CHE FAMO CON ’STO CAMPO LARGO? – GIUSEPPE CONTE NON SI FIDA DI RENZI: “IL SUO INGRESSO NELLA COALIZIONE PROGRESSISTA NON È SCONTATO, NON DOBBIAMO CREARE UNA ACCOZZAGLIA, UN CARAVANSERRAGLIO. C’È UN PROBLEMA DI AFFIDABILITÀ DEI COMPAGNI DI VIAGGIO, BISOGNA COSTRUIRE UN PROGETTO E VEDERE POI SE ALLARGARE CON GARANZIE E PALETTI” – DOPO LA FOTO DEI QUATTRO LEADER IN OSTERIA (CONTE, SCHLEIN, BONELLI E FRATOIANNI), L’ESCLUSO RENZI COMMENTA: “IN QUELLO SCATTO C’È LA SINISTRA-SINISTRA MA PER VINCERE SERVE UN ACCORDO. SE NEL 2027 IL CENTROSINISTRA NON SARÀ UNITO TORNERÀ AL POTERE LA DESTRA E CI SARA' UN SOVRANISTA AL QUIRINALE. SE QUALCUNO VORRÀ ROMPERE, SI ASSUMERÀ LA RESPONSABILITÀ DI SPIEGARLO AGLI ELETTORI”
CONTE, RENZI NEL CAMPO PROGRESSISTA NON È SCONTATO, NO AD ACCOZZAGLIA
NICOLA FRATOIANNI, GIUSEPPE CONTE, ELLY SCHLEIN, ANGELO BONELLI
(ANSA) - "No". Così il presidente del M5S Giuseppe Conte, intervistato sul canale YouTube da Andrea Scanzi, risponde a chi chiede se dia per scontato l'ingresso di Matteo Renzi nel campo progressista.
"L'obiettivo primo -aggiunge - è cambiare l'Italia. Sicuramente c'è un problema di affidabilità dei compagni di viaggio. Non dobbiamo creare un'accozzaglia, un caravanserraglio, perché altrimenti si vincono le elezioni e poi ci si scioglie come neve al sole".
"Bisogna costruire un progetto - prosegue - e vedere poi se allargare a chi e come, ma con garanzie e paletti se si dovesse arrivare ad allargare. La foto di oggi ci dice che in questo momento il progetto è in mano a forze che si sono predisposte a lavorare insieme. Tutto quello che verrà non lo do per scontato, sarò il primo a pormi il problema della durata e della stabilità del governo". (ANSA).
alessandro onorato giuseppe conte assemblea nazionale di progetto civico italia foto lapresse
RENZI: “NELLA FOTO C’È LA SINISTRA-SINISTRA MA PER VINCERE SERVE UN ACCORDO”
Estratti dell’articolo di Giovanna Vitale per “la Repubblica”
(...) sui social interviene anche il leader di Italia Viva, Matteo Renzi: "Per tutto il pomeriggio i giornalisti ci hanno chiamato chiedendo se siamo arrabbiati perché non siamo nella foto di Schlein, Bonelli, Conte, Fratoianni – scrive -.

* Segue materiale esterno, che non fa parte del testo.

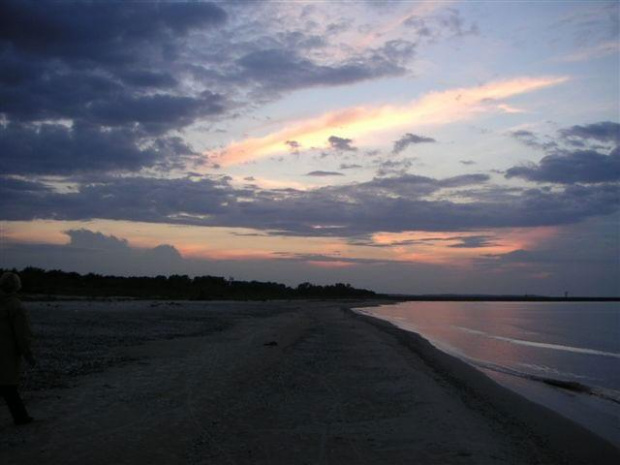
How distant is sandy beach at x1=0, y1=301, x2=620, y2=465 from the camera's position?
24.9 ft

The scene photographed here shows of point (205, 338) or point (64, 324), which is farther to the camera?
point (64, 324)

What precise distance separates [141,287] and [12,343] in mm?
84988

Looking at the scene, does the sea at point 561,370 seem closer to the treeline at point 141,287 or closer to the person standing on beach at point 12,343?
the person standing on beach at point 12,343

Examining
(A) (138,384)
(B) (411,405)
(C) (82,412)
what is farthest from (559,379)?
(C) (82,412)

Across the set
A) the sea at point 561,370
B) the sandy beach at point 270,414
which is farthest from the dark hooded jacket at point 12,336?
the sea at point 561,370

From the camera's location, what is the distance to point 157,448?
757cm

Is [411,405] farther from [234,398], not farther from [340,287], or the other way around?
[340,287]

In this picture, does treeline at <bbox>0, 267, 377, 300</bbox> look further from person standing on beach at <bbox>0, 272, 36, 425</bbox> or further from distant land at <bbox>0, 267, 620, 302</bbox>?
person standing on beach at <bbox>0, 272, 36, 425</bbox>

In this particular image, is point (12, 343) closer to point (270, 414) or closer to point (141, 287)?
point (270, 414)

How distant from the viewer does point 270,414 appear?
9.97m

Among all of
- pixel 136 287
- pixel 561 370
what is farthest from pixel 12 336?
pixel 136 287

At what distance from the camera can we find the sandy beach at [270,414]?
7.60 meters

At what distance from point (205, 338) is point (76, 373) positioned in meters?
10.6

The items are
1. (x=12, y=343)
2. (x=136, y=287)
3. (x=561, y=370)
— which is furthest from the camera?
(x=136, y=287)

E perché dovremmo essere arrabbiati? Non siamo in quella foto perché non facciamo parte di questo gruppo di sinistra-sinistra che ha un consenso importante nel Paese, ma insufficiente a vincere e insufficiente a governare”.
L’ex premier continua: “Non abbiamo le stesse idee dei protagonisti di questa foto su molti temi: dal garantismo alla crescita economica, dall'energia all'Europa. Loro vogliono costituire un nucleo di sinistra-sinistra stretto nella coalizione e hanno tutto il diritto di farlo. Noi siamo un'altra cosa e pensiamo che senza una componente riformista la sinistra non vincerà mai".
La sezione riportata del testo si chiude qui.